**** EXCERPT ****

"I'm scared enough when my wife is mad at me. I could never return home if four wives were mad at me." I said.
The Afghan, who we will call Mohammad for the purpose of this blog post, laughed. "He was a famous commander during the Soviet Jihad. He commanded hundreds of men. He can handle four women."
Laughter was shared between us some more. Mohammad's face then grew troubled. He started to say something then stopped. I noticed this odd abrupt change in behavior. Never before in our conversations had his emotions suddenly changed. Perhaps it was because we were talking about family. Maybe there was something wrong with his family, I wondered, among many other possibilities. He swallowed his pride and told me about his biggest concern: his son "Ahmed."

**** STUDY MATERIAL ****

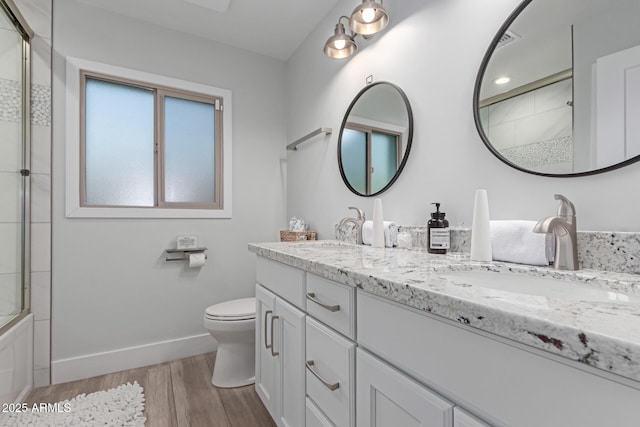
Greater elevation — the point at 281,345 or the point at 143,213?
the point at 143,213

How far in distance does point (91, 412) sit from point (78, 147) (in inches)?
62.7

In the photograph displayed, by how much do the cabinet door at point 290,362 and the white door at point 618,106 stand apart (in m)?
1.08

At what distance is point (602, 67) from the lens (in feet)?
2.86

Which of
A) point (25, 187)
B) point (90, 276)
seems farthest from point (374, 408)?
point (25, 187)

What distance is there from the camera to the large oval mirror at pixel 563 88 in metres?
0.83

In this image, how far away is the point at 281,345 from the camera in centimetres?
132

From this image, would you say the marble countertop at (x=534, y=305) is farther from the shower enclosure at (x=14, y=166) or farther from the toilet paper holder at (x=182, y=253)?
the shower enclosure at (x=14, y=166)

****

● **WORK ORDER**: Reproduce the excerpt above about the conversation with Mohammad, word for word from start to finish.

● **FINISHED TASK**:
"I'm scared enough when my wife is mad at me. I could never return home if four wives were mad at me." I said.
The Afghan, who we will call Mohammad for the purpose of this blog post, laughed. "He was a famous commander during the Soviet Jihad. He commanded hundreds of men. He can handle four women."
Laughter was shared between us some more. Mohammad's face then grew troubled. He started to say something then stopped. I noticed this odd abrupt change in behavior. Never before in our conversations had his emotions suddenly changed. Perhaps it was because we were talking about family. Maybe there was something wrong with his family, I wondered, among many other possibilities. He swallowed his pride and told me about his biggest concern: his son "Ahmed."